Trial background. Gas processing often encounters problems with feedstocks containing high levels of mercaptans, which concentrate in hydrocarbon condensates and NGL when the mercaptans are not removed by the acid gas removal unit (AGRU) or molecular sieves dehydration units.1, 2

While hydrogen sulfide (H2S) and carbon dioxide (CO2) are removed by amine treating in most gas plants, the majority of amines will remove few to no mercaptans. When condensates recovered at the gas plant contain high levels of mercaptans, process deficiencies, such as polymeric fouling or amine solvent contamination, can occur. Additionally, the condensate or its fractionated products often will not meet total sulfur specifications for sales or pipeline transmission.

A gas plant near Alberta, Canada was in need of a solution for the removal of small and volatile (C1–C3) mercaptans contamination in the hydrocarbon condensate stream. The NGL (following condensate fractionation) must meet certain specifications to be transported via pipeline, and the average level of volatile mercaptans did not meet the < 175 mg/kg requirement set by the plant.

The plant, assisted by a solutions provider, researched the best possible solutions for mercaptans removal, including chemical technologies and process systems. A proprietary technologya was determined to be a potentially effective option for mercaptans removal.

To optimize and validate the system, field optimization using a test unit was implemented. This study outlines the field optimization process and the performance of the mercaptans-removal system. The solutions provider conducted onsite testing of a slipstream of the condensate stream, using an injection of proprietary liquid treating solutionb to remove the mercaptans. A small-scale liquid treating systemc was used to apply the chemical (Fig. 1).

Engel Fig 01

Fig. 1. Test system used for mercaptans-removal
performance validation/optimization in natural gas
condensate.

The concentrations of mercaptans in the condensate stream are shown in Table 1. Also, Table 2 shows the bulk composition of the treated condensate stream. The flow, temperature and pressure of the stream are 2 Mbpd, approximately 270°F and approximately 100 psi, respectively.

Engel Table 01

 

Engel Table 02

Mercaptans, or thiols, are a group of sulfur-based components that are found in many hydrocarbon streams, mainly as an impurity.
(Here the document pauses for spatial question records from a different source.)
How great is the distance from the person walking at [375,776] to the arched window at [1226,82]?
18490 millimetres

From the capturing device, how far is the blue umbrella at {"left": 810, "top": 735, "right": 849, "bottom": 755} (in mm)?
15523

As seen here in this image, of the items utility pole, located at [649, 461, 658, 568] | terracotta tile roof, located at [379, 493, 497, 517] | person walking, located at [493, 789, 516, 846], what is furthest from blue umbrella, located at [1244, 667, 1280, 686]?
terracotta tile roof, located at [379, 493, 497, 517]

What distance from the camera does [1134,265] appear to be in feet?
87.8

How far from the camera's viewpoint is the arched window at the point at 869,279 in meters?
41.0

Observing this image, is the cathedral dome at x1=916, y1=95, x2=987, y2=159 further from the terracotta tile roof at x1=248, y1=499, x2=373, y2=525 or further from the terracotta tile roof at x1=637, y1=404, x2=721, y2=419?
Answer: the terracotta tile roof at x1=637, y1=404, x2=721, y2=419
Mercaptans are similar to alcohols, but with the O2 atom replaced by a sulfur (S) atom. This change confers to mercaptan molecules’ distinct chemical and physical properties. Organoleptic properties are also affected; for example, mercaptans have a particularly foul odor. The change from a more electronegative atom (O2) to S also imparts to mercaptans a more acidic character compared to their alcohol counterparts, due to the sulfur atom’s stabilizing effect. Mercaptans, however, are only slightly acidic, and this acidity is reduced as the molecular weight of the mercaptan increases. Fig. 2 shows the molecular formula and structural 3D model for one of the most common mercaptan contaminants, methyl mercaptan (also called methylthiol or methanethiol).

Engel Fig 02

Fig. 2. Molecular structure (left) and molecular model (right)
of methyl mercaptan.

Relative to alcohols, mercaptans are more acidic. Butylmercaptan has a pKa of 10.5 compared to a pKa of 15 for butanol. Phenolmercaptan has a pKa of 6 vs. 10 for phenol. Therefore, mercaptanate (or thiolate) salts can be created by treating mercaptans with alkali hydroxides, such as sodium hydroxide or caustic. In fact, caustic is a common removal method for mercaptans in liquid streams (water and hydrocarbons). The chemical equations for the reaction of mercaptans (R-SH) and alcohols (R-OH) with sodium hydroxide are shown in Eqs. 1 and 2:

R–SH + NaOH NaS–R + H2O (forward reaction)  (1)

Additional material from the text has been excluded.